I entered Blagden Alley looking for food. What I found, instead, was revolution.
Before revolutions come confessions, however. And this:
I am not supposed to write about Rogue 24. The purpose of this blog is to
celebrate the efforts of journeymen cooks and streetfood purveyors who serve
truly delicious, often remarkable food easily within the financial reach of men
and women of the American proletariat working class. Haute cuisine establishments peddling so-called “molecular
gastronomy” to affluent eaters with far, far more sophisticated palates than my
own have strictly been off limits since I started this little binary enterprise
in food writing a year ago, however often I might work with their chefs, or
patronize them myself as eater and enthusiast extraordinaire. The chance encounter with culinary
excellence at a roadside diner whose smoking grill cook is ashing his Pall Mall
into the homefries holds far more excitement and, in my opinion, is vastly more
deserving of celebration than, say, the gastronomy of a three Michelin star
establishment whose excellence is expected and is, after all, a matter of
course.
So why Rogue 24?
Why now? After all the ink
that’s been spilt on the restaurant and its Chef/Operator RJ Cooper, why lift
my own pen and add to the fray?

◆ **Given instruction**
Return the Rogue 24 blog post verbatim, starting at the words "So why Rogue" and stopping after "to the fray?".

◆ **Given information**
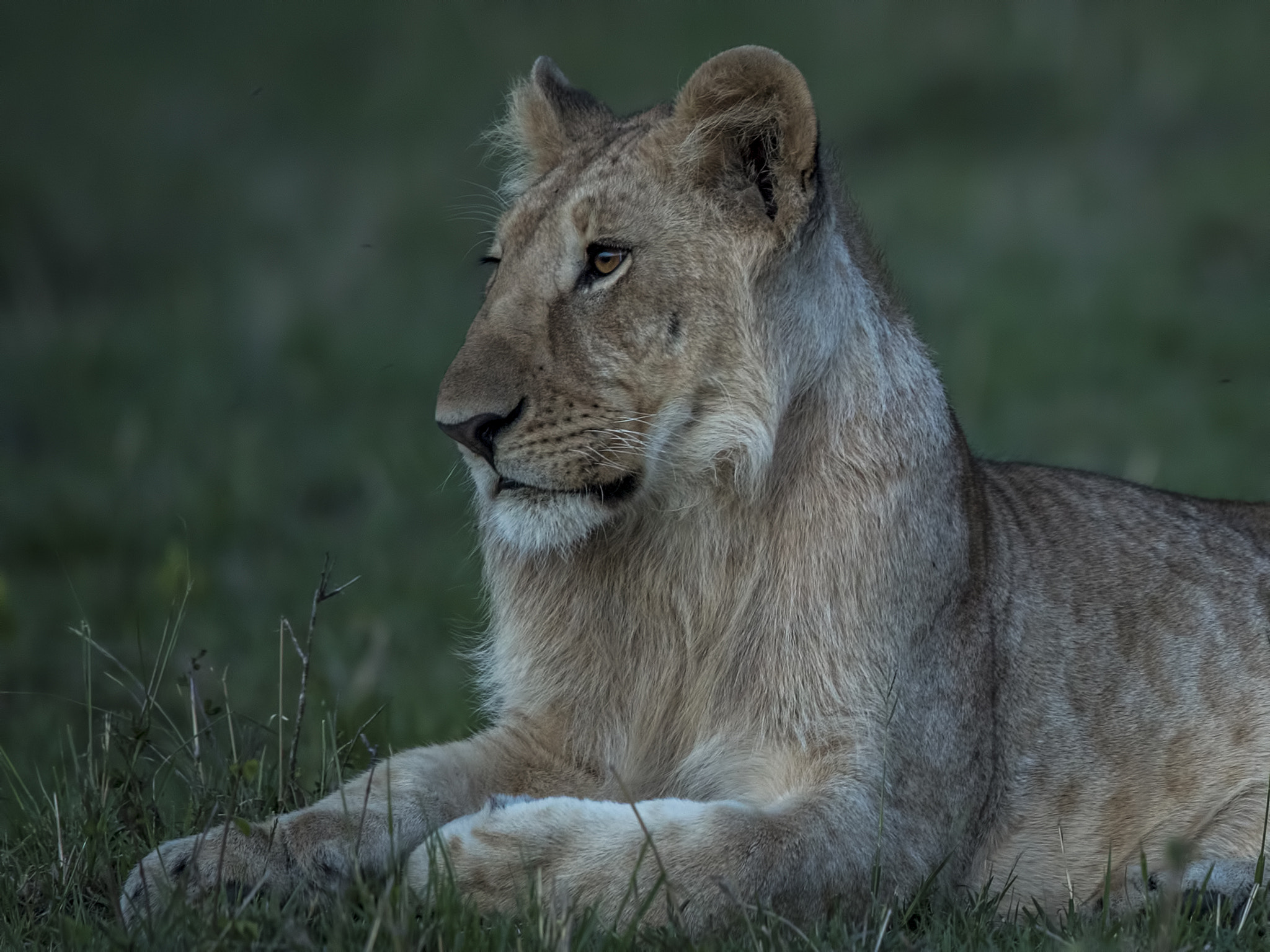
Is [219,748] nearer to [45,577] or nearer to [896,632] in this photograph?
[896,632]

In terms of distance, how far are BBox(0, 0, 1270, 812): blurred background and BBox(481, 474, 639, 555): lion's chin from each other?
0.93 meters

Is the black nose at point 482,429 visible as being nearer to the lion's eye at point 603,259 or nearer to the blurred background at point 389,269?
the lion's eye at point 603,259

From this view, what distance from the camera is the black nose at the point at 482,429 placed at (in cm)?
341

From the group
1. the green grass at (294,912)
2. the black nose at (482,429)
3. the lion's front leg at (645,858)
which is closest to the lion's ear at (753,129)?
the black nose at (482,429)

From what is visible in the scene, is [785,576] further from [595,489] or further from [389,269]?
[389,269]

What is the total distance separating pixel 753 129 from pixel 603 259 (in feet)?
1.40

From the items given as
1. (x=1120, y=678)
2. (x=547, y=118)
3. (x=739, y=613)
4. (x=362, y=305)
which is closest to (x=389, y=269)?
(x=362, y=305)

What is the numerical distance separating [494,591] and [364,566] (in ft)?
15.1

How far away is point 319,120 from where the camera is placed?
18078 millimetres

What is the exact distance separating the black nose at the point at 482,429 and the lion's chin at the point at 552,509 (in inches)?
3.3

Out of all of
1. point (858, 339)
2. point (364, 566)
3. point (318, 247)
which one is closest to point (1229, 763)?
point (858, 339)

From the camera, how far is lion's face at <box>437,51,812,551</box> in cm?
346

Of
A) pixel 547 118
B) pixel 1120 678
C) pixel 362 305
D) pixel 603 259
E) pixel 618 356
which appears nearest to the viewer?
pixel 618 356

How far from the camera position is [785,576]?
144 inches
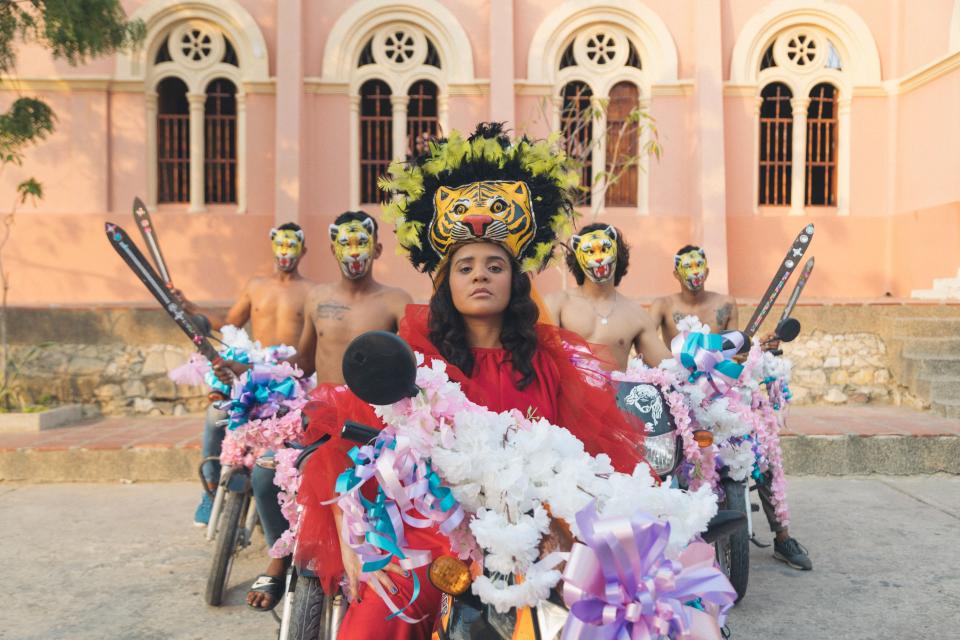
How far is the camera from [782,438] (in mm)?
7875

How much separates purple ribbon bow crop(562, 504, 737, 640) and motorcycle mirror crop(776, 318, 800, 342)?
335 cm

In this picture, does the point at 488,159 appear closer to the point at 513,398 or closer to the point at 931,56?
the point at 513,398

◆ **Worked solution**
So why Rogue 24?
Why now? After all the ink
that’s been spilt on the restaurant and its Chef/Operator RJ Cooper, why lift
my own pen and add to the fray?